Which neurotransmitters have been implicated in depression? (2)

A
  • Low Noradrenaline (AMPT inhibits NA synthesis and increases depressive symptoms, TCAs and SNRIs increase it and help w/ depression)
  • Low Serotonin (ppl w/ depression have less 5HIAA (metabolite of serotonin) in CSF, typtophan depletion (precursor to 5HT) causes depression, PET and SPET studies and SSRIs working also suggest involvement)
45
Q

What is thought to cause depression?

A

Mixture of predisposing, precipitating and perpetuating (maintaining) factors.
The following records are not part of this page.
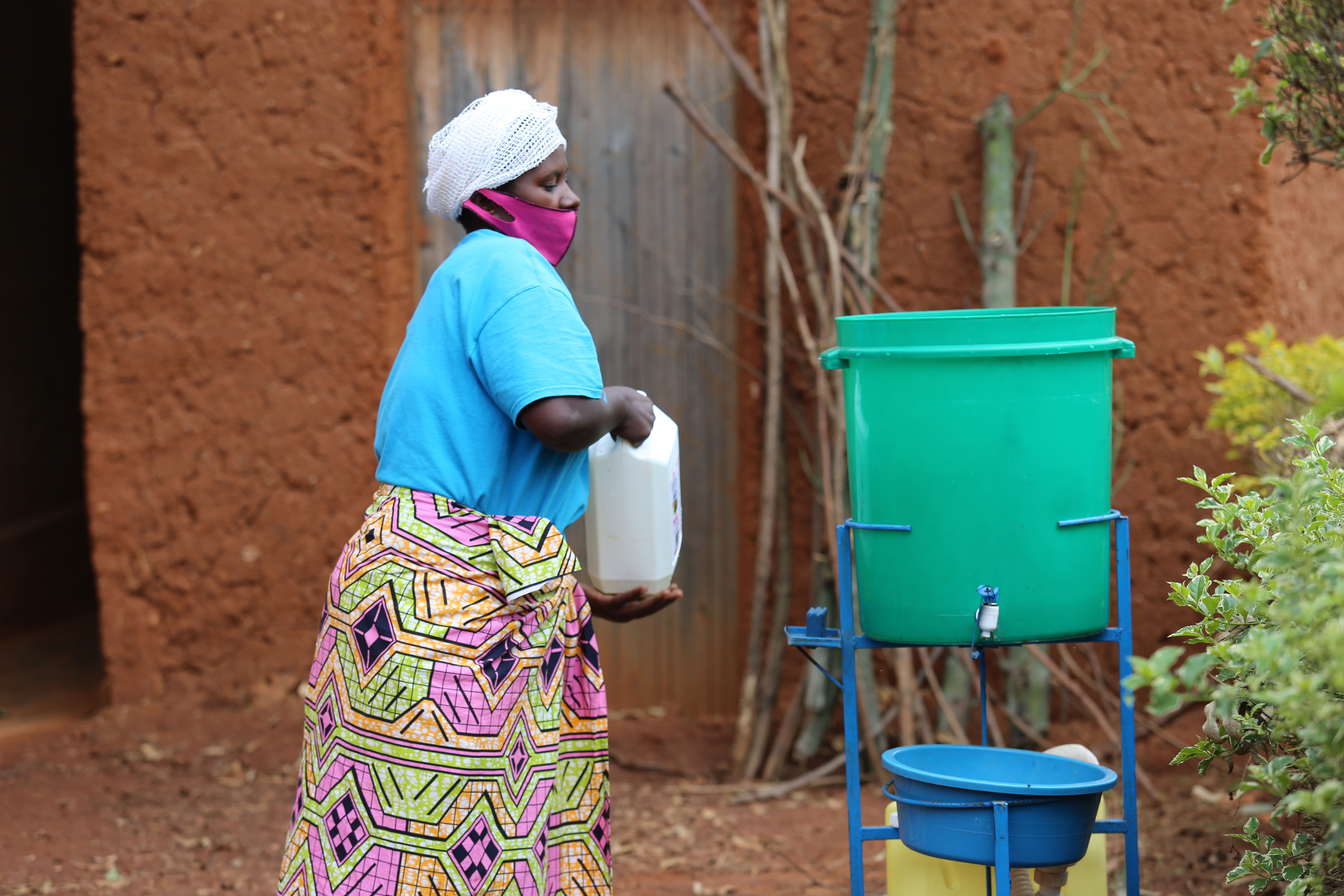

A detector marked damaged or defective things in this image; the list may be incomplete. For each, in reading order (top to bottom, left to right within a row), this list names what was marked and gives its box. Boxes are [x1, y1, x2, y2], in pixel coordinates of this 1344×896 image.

cracked mud wall texture [77, 0, 414, 704]
cracked mud wall texture [731, 0, 1344, 658]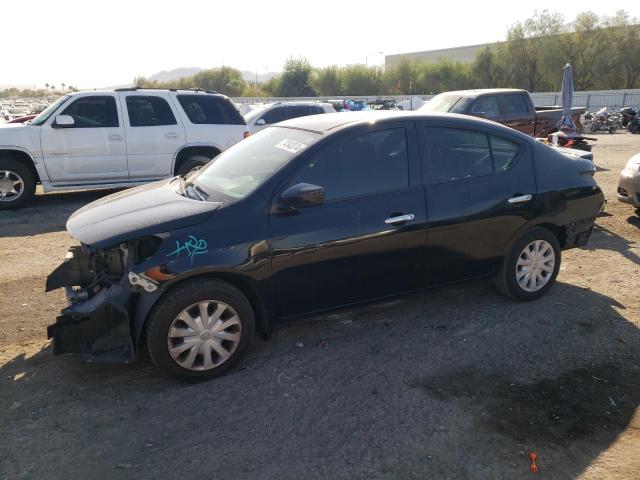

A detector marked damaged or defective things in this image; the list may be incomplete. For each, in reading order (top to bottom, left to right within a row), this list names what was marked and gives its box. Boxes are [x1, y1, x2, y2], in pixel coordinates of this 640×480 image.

dented hood [67, 178, 221, 249]
damaged black car [46, 110, 604, 380]
crushed front bumper [45, 249, 136, 362]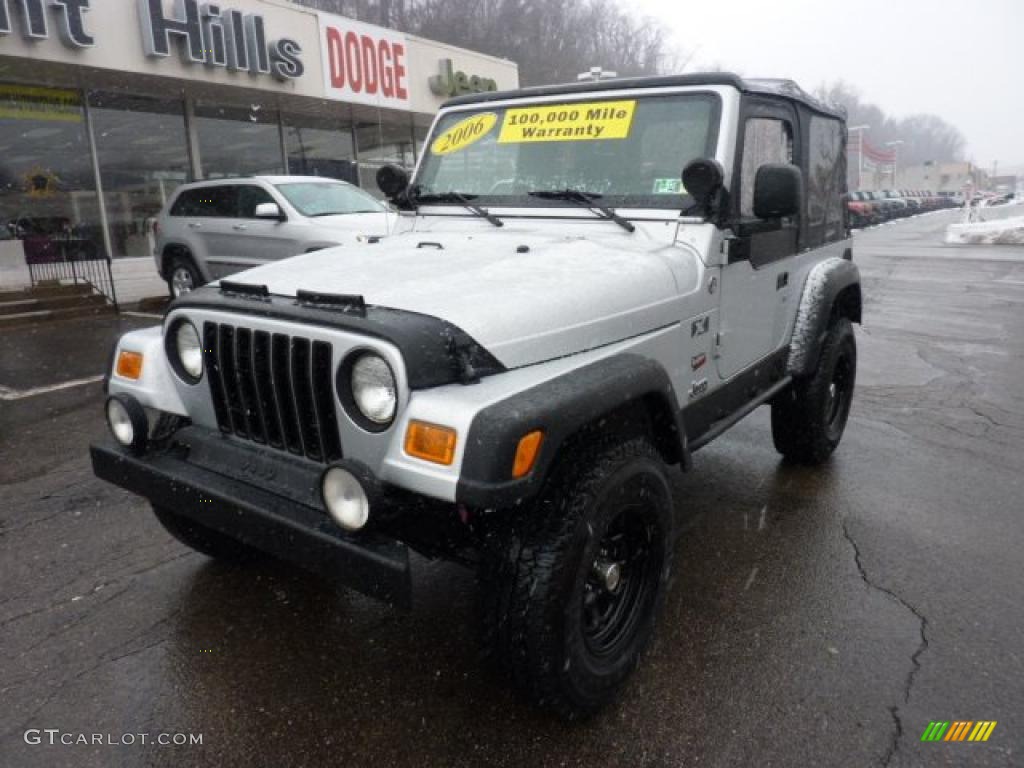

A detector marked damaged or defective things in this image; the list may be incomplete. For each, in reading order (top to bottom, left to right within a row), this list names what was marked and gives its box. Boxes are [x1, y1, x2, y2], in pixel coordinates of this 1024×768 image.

crack in pavement [839, 520, 929, 765]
May not need all/ any of these factors though.

46
Q

Give 2 examples of predisposing, precipitating and perpetuating factors causing depression?

A

Predisposing: Genetics, childhood exp (quality of attachment, loss of carer, loss of parent, bullying), female gender (may be due to child care role, men tend to ruminate less and taken on fewer stressors- but also les likely to admit depression.
Precipitating: Loss of child/ loved on, loss of health, relationship break up.
Perpetuating: stressful job, relationship difficulties, substance misuse, financial strain, unemployment, isolation

47
Q

How is depression treated?

A

SSRIs:(citalopram, fluoxetine, sertraline) and lithium good for moderate to severe depression.
Talking therapies and CBT good if traumatic childhood or depressive thoughts dominate.
Getting them back to work early, encouraging them todo things they used to enjoy even though they dont want to will help.

48
Q

Give 3 side effects of SSRIs and explain why they occur

A

Fever and tachycardia due to sertonergic projections to sympathetic NS.
Vomiting due to sertonergic projections to vomiting center.